阿良拿着一件黄色的T恤,看看我,然后又看看它,摇了摇头说:"阿源......呵呵,你比我们两个人的身材还要来的魁梧很多齁。"
我站在玄关门口,不好意思的苦笑着回应。
阿良道:"别担心地板会弄脏,进来吧,我再找看看有没有适合你的衣服。"
我和他说:"没关系啦,不用这么麻烦了。只是......你刚刚说的‘我们',这里还有别人住吗?"
只见阿良脸上的笑脸展开,难道我问错话了吗?他说:"他今天加班,或许你待会就会看到他啰。"
我看着这个大约十四、十五坪大小的住所,不禁心想,难道是他们兄弟两人一起住吗?因为我没看到半点女性的用品。
阿良站在我身后,苦笑着说:"阿源,不好意思,我们似乎没有合你尺寸的衣物呢,这个大毛巾......你就先将就一下。"
他指着一个小房间,告诉我那间是浴室,第二次在别人家洗澡,显然我已经没那么生涩了,接过毛巾,我和阿良又再谢谢了一次。
由于浴室并不是说很大,所以我站在门外把脏衣裤给脱下来,而这时候阿良似乎在讲电话,很开心的样子。突然间,听到阿良发出了个怪异的惊呼声,我回头看了一下,阿良正在看着我......
"啊--没事没事。"接着阿良又转过头去讲他的电话,唉......真是糗到不行,给陌生人看光光了。
打开莲蓬头,热水像是雨水一般地洒落在我的身上,冲去了满身污泥,却冲不去心里的哀伤。
阿煌对我的误解,我是应该要生气的,但是怎么样也说不出口,我心疼阿煌在公司里面对众人给予的压力,然而他却无法体谅我的一切。
任由水花迎面冲下,脑子仍旧不断的在思考,我到底该要怎么办才好,若此时老爹就在身旁,他会给我什么样的建议呢?回想起前一晚,靠在老爹的胸膛上,那种备受呵护的温柔,我多么希望那是阿煌能在此刻给我的感受......
但是,阿煌认为我是那种会和别人乱发生关系的人,我实在没办法相信他曾说过的信赖我,感情可以只是说说而已就好了吗?
我让肥皂在身上游走,滑过每吋肌肤,阿煌那时候看我的眼神,就像是看到了个脏东西一样,他鄙视或厌恶了我吗?
老爹说的信念,我似乎还没办法说领会就能领会,但我要怎么去让一个对我充满误解心态的他,了解这一点?
热水再度灌顶,我赤裸裸的站在水花中,除了思考还是思考......
"阿源,你的衣服我丢去洗衣机洗啰,大概一个小时就好了,你先委屈一下,用大毛巾披着吧。"阿良的声音打断了我的思绪,这两天,我在不同的陌生人家中洗澡、思考,说起来怪异得很,而却清楚的在我生活中上演。
若现在我把遇到阿良的事情告诉了阿煌,他八成又会认为我跟这个阿良发生了关系了吧?我不懂,为什么阿煌要这样的怀疑我,真的好伤、好痛......

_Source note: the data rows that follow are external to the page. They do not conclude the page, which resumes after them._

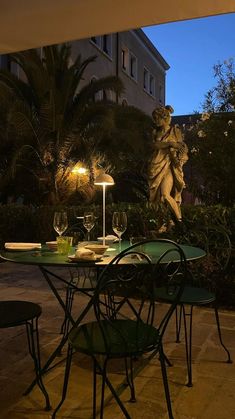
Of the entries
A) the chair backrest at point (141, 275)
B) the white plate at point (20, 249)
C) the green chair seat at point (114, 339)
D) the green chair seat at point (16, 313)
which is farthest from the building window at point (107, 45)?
the green chair seat at point (114, 339)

关上水龙头,简单的用大毛巾擦干身躯,然后紧紧围住下半身,免得又再度吓到人家了。
"阿源你洗好啦?那换我洗啰,你先在外头坐一会儿吧,不好意思。"阿良像是不太好意思直视着我,隐约像是见到了他脸红般似的。
我照着他的话,到外头坐着等,打扰人家也不太好,但是衣服、裤子都还在洗衣机里,我只有等待衣服裤子干了再走。
这时候,大门打开了,我和走进来的人互相对看而愣住,这个人又是谁?他是阿良说的另一个房客吗?
我不好意思的和他点头打招呼,他没说什么话,只是眼睛盯着我看,好像我身上有什么污点似的。
"硕--你回来啦?我外头有客人,帮我先招呼他一下好吗?"阿良的声音从浴室传出来,他似乎早就知道谁来了。
我看着这个叫做硕的男人一步步接近,表情有些严肃的模样,彷佛他似乎不怎么欢迎有陌生人来到他家,这下可好了,我没有顾虑到这一点,就直接来了陌生人家中,现在逃也不是,不逃也不是,脑中唯一可以想到求救的人,只有阿煌......
"请喝茶。"只听那名叫硕的男子简短说了这句话。
我愣了一下,好一会才回过神来,看到他手中递出的茶杯,我才觉得自己未免想太多了。
接过对方手中的茶杯,又听到他缓缓的说了几个字,他说:"你......身材很不错。"
听到他这么说,我反而不好意思了起来,就这样,我和他两个人静静的坐在那张双人床上,整个场面很尴尬,一直到阿良走出浴室为止。
阿良笑着和那个叫硕的说:"硕,他叫做阿源,是我在外面捡回来的熊熊,呵呵。"
熊熊?我听到了熟悉的字眼,有点诧异地望着眼前的阿良和硕,难不成......他们也是圈内人!?
"啊?你没告诉他吗?"硕好奇的问着阿良,手指着我。
阿良不好意思的搔着后脑勺说:"阿源,真是不好意思,我忘了告诉你,我跟硕是一对情侣,我还以为你应该猜出来了。"
我有点惊讶,但是跟刚刚比起来已经没什么了,之后阿良把他如何遇到我,然后带我回来的事情告诉给硕听。
硕像似笑非笑的对着我说:"阿良他不会随便带人回来的,不是源兄太优,要不就是阿良他真的看不过去吧。"
阿良故意撇开头去不说话,我笑着看着这一对有趣的情侣,但萦绕在心头里的,仍旧是阿煌今天所说的重话。
沉思了好久,我还是将今天与阿煌之间的争执告诉给了他们听,包括与老爹的片段事情。
一时之间,房里的空气像是有点沉重,可能是我的情绪使然,正想转移话题的时候,听见硕开口说:"你们之间的问题,其实很简单吧。"
将头发擦干好的阿良问他:"byba--你有什么意见吗?"
"byba?"我有点感到不解。
"嗯--我们都这样叫对方的,因为硕他喜欢学蜡笔小新说相反话。"阿良笑了笑,硕则是很不好意思的闹别扭。
是啊......阿煌和我有时候也会有这样叫着彼此的亲昵称呼,说真的,刚刚一瞬间,我好羡慕他们......
硕继续说下去:"你们欠缺的只是沟通,不够冷静,只会导致误解......刚刚我在海边,才遇到过这样的人......"
阿良好奇问道:"刚刚遇到?"
硕道:"嗯--没什么,那不重要,总之你也先别全然独自哀伤着,没必要这样,因为你再怎么难过,如果不说,对方也不会晓得。"